Quote, without change, all of the lines that follow.

Task material:

* BEGIN *

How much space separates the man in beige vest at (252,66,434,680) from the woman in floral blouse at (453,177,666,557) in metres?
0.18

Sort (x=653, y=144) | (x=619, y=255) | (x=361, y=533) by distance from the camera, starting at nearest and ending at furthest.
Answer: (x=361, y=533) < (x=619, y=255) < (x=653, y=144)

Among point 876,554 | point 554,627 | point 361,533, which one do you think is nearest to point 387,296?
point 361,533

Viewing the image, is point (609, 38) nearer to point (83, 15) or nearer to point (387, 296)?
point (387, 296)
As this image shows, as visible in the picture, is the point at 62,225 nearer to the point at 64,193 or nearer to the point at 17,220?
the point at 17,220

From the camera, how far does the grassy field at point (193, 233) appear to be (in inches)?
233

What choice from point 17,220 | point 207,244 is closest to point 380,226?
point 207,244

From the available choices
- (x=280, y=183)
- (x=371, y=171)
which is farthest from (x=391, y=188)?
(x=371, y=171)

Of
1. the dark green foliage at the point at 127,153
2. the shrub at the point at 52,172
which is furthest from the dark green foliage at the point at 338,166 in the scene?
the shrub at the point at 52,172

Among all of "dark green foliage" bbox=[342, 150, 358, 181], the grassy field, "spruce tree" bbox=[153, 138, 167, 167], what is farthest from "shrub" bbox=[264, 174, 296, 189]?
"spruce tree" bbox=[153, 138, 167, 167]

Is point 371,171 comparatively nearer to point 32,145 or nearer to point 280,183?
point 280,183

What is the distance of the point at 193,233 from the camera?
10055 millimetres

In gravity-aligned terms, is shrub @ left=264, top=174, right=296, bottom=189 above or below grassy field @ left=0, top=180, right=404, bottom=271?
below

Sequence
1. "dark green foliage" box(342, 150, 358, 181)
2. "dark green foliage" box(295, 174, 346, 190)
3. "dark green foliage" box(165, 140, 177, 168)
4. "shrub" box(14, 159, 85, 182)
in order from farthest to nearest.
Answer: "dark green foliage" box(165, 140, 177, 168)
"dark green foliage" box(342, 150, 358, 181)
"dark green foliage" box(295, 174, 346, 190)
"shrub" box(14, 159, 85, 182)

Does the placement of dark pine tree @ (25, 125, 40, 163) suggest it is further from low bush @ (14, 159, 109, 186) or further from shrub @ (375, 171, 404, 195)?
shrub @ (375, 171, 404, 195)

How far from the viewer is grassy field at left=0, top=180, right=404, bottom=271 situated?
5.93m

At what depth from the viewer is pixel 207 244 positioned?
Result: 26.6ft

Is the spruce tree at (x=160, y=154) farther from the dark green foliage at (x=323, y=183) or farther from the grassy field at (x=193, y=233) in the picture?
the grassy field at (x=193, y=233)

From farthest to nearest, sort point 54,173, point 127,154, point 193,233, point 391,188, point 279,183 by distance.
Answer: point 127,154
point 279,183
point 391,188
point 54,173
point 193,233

* END *

Complete answer:
How much space separates the man in beige vest at (252,66,434,680) from the woman in floral blouse at (453,177,666,557) in metres?
0.18

Sort (x=653, y=144) | (x=619, y=255) | (x=361, y=533) by distance from the camera, starting at nearest and ending at furthest.
Answer: (x=361, y=533) < (x=619, y=255) < (x=653, y=144)

Among point 876,554 | point 554,627 | point 361,533, which one do you think is nearest to point 387,296?
point 361,533

Viewing the image, is point (609, 38) nearer to point (83, 15) or nearer to point (387, 296)?
point (387, 296)
As this image shows, as visible in the picture, is the point at 62,225 nearer to the point at 64,193 or nearer to the point at 17,220?
the point at 17,220

From the camera, how far does the grassy field at point (193, 233) appear to be (in inches)?
233

What choice from point 17,220 | point 207,244 is closest to point 380,226?
point 207,244

From the available choices
- (x=280, y=183)
- (x=371, y=171)
which is farthest from (x=391, y=188)?
(x=371, y=171)

Of
1. the dark green foliage at the point at 127,153
2. the shrub at the point at 52,172
which is furthest from the dark green foliage at the point at 338,166 in the scene?
the shrub at the point at 52,172

Among all of "dark green foliage" bbox=[342, 150, 358, 181], the grassy field, "spruce tree" bbox=[153, 138, 167, 167], what is farthest from "shrub" bbox=[264, 174, 296, 189]?
"spruce tree" bbox=[153, 138, 167, 167]

Is point 371,171 comparatively nearer to point 32,145 or nearer to point 280,183?
point 280,183

What is the distance of the point at 193,233 from the camera?
10055 millimetres

In gravity-aligned terms, is shrub @ left=264, top=174, right=296, bottom=189 above or below grassy field @ left=0, top=180, right=404, bottom=271?
below

Sequence
1. "dark green foliage" box(342, 150, 358, 181)
2. "dark green foliage" box(295, 174, 346, 190)
3. "dark green foliage" box(165, 140, 177, 168)
4. "shrub" box(14, 159, 85, 182)
in order from farthest to nearest.
Answer: "dark green foliage" box(165, 140, 177, 168)
"dark green foliage" box(342, 150, 358, 181)
"dark green foliage" box(295, 174, 346, 190)
"shrub" box(14, 159, 85, 182)

Does the placement of dark pine tree @ (25, 125, 40, 163) suggest it is further from low bush @ (14, 159, 109, 186) or further from shrub @ (375, 171, 404, 195)?
shrub @ (375, 171, 404, 195)

How far from the viewer is grassy field at left=0, top=180, right=404, bottom=271 situated?
5.93m

At what depth from the viewer is pixel 207 244 positioned?
Result: 26.6ft

Is the spruce tree at (x=160, y=154) farther from the dark green foliage at (x=323, y=183) or farther from the grassy field at (x=193, y=233) in the picture?
the grassy field at (x=193, y=233)

From farthest to nearest, sort point 54,173, point 127,154, point 193,233, point 391,188, point 279,183 by distance.
Answer: point 127,154
point 279,183
point 391,188
point 54,173
point 193,233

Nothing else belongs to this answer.